> **EXERCISE REQUIREMENTS**: Beginning with the line containing "Using [529,557] and" and ending with the last line, repeat the records exactly.

start RECORDS SHOWN

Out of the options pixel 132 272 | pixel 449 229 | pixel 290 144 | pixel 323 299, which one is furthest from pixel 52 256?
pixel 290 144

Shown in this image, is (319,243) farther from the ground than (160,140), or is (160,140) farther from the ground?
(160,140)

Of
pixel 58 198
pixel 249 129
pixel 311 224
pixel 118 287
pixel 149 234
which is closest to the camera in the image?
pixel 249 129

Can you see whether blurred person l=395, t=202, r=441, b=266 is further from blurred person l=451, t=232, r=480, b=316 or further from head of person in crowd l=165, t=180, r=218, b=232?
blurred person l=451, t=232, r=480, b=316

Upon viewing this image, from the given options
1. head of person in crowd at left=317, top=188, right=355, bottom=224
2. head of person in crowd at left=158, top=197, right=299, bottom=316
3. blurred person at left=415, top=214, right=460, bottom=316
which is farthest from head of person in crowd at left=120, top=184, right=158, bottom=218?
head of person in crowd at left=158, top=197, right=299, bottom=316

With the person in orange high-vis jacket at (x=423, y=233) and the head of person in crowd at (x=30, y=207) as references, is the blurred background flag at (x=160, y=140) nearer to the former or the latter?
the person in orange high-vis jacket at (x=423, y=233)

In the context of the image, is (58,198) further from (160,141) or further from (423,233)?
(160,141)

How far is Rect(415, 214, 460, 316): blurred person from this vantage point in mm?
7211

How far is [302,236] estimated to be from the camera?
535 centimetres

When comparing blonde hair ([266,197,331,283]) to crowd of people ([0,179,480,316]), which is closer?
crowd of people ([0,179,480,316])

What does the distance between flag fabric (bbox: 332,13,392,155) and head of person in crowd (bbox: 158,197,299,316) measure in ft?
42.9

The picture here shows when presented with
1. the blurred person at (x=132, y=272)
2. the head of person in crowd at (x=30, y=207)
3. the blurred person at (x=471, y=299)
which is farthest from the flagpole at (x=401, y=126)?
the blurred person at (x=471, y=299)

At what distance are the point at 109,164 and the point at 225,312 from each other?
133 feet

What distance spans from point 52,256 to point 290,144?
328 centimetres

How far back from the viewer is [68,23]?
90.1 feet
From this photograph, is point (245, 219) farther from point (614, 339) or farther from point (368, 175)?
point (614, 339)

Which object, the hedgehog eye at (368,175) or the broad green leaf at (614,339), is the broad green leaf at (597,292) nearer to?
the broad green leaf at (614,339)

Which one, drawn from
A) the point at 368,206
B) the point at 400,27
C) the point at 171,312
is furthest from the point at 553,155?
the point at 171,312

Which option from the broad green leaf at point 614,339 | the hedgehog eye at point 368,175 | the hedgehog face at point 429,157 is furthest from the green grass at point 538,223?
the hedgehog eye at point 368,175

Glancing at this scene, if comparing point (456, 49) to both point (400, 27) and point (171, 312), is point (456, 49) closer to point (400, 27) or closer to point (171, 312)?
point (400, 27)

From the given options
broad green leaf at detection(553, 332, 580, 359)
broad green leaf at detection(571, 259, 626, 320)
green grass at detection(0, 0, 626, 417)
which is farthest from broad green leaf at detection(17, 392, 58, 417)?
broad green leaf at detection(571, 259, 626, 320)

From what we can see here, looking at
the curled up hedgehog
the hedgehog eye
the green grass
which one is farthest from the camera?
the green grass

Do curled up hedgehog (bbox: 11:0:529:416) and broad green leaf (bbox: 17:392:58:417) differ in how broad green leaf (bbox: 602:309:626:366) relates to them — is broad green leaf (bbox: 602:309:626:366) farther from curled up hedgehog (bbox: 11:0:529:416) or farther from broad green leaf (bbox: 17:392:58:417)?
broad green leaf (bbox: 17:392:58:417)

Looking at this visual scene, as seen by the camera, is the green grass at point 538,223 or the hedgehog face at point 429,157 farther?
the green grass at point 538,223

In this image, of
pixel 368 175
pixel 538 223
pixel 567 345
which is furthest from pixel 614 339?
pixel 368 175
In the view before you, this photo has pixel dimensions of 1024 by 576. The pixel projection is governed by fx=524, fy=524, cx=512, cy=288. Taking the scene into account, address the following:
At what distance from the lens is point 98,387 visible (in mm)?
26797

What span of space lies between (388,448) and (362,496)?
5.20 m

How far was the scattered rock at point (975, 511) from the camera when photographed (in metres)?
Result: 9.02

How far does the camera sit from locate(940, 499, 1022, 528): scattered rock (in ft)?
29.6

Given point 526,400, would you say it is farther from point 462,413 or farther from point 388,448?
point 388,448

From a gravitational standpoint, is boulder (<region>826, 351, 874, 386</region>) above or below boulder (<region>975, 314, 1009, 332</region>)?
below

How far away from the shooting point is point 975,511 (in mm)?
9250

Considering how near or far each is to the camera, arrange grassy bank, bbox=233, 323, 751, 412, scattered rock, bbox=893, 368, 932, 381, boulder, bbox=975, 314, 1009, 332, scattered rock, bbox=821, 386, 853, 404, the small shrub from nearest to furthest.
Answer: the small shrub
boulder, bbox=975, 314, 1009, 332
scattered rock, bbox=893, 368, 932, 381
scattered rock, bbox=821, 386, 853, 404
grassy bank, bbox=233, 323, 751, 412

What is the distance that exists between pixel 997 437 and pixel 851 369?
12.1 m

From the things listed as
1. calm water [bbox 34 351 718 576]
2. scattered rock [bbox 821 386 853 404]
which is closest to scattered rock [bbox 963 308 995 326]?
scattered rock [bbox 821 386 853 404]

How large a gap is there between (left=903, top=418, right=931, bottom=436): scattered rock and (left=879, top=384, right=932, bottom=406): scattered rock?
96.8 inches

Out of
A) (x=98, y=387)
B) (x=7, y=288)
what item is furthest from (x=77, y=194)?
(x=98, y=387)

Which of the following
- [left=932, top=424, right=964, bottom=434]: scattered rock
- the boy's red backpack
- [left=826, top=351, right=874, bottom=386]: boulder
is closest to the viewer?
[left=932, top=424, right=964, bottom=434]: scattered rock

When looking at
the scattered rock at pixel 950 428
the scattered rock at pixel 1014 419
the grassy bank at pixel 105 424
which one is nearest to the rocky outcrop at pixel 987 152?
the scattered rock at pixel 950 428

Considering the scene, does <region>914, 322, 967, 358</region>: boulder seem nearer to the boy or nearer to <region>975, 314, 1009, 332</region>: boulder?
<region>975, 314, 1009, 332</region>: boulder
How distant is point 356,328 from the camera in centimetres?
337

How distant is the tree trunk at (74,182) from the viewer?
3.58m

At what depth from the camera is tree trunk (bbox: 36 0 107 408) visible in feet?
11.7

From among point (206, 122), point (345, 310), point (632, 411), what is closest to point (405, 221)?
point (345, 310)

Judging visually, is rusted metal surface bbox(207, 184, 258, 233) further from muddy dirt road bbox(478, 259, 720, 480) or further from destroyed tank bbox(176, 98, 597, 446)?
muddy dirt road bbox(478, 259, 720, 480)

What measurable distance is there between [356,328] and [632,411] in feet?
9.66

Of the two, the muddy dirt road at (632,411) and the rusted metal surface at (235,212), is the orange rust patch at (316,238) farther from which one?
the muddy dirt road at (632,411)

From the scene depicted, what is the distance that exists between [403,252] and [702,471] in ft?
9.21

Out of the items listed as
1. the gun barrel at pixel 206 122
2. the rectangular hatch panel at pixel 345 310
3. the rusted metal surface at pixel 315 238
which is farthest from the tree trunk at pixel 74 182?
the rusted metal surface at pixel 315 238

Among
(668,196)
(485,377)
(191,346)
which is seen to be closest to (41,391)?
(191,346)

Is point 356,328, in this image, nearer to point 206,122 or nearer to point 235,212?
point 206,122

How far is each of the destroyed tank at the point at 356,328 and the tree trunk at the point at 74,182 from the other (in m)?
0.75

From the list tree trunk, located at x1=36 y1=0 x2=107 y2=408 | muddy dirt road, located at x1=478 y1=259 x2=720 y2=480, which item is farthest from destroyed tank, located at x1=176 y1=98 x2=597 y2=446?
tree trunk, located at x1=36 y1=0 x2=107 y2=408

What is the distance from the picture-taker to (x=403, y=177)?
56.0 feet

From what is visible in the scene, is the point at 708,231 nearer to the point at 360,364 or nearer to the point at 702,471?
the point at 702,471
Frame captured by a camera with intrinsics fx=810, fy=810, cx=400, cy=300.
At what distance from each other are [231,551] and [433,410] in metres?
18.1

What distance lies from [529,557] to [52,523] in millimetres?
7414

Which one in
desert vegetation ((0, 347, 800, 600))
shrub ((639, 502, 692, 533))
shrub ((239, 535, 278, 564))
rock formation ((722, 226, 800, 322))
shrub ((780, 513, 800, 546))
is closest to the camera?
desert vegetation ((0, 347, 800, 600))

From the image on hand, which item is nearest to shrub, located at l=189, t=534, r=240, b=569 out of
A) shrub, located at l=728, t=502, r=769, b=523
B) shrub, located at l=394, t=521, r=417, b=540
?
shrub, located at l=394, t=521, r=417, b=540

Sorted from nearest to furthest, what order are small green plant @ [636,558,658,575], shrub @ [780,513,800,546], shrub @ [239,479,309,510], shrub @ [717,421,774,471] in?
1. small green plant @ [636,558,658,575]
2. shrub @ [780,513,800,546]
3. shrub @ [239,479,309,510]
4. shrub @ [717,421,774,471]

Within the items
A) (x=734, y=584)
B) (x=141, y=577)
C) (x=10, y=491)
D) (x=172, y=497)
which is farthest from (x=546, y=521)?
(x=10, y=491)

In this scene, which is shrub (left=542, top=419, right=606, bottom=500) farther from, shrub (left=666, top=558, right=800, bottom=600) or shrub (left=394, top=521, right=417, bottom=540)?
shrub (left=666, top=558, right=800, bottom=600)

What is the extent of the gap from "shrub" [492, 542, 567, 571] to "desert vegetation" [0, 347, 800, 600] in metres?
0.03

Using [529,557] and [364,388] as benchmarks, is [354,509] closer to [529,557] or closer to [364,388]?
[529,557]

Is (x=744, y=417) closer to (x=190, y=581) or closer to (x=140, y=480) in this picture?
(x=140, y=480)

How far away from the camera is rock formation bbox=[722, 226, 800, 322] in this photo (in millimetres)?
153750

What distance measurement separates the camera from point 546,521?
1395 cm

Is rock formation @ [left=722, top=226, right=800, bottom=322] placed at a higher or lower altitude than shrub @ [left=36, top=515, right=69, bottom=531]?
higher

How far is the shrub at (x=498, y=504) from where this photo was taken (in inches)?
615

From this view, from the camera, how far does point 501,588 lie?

end RECORDS SHOWN

> **TASK RESULT**:
Using [529,557] and [364,388] as benchmarks, is [354,509] closer to [529,557] or closer to [364,388]?
[529,557]

Is (x=744, y=417) closer to (x=190, y=581) or closer to (x=140, y=480) in this picture?
(x=140, y=480)

How far away from the camera is rock formation bbox=[722, 226, 800, 322] in this photo (in millimetres)?
153750

What distance measurement separates the camera from point 546,521?
1395 cm

Is rock formation @ [left=722, top=226, right=800, bottom=322] placed at a higher or lower altitude than shrub @ [left=36, top=515, right=69, bottom=531]?
higher

How far is the shrub at (x=498, y=504) from where this photo was taken (in inches)?
615

From this view, from the camera, how far does point 501,588 lie?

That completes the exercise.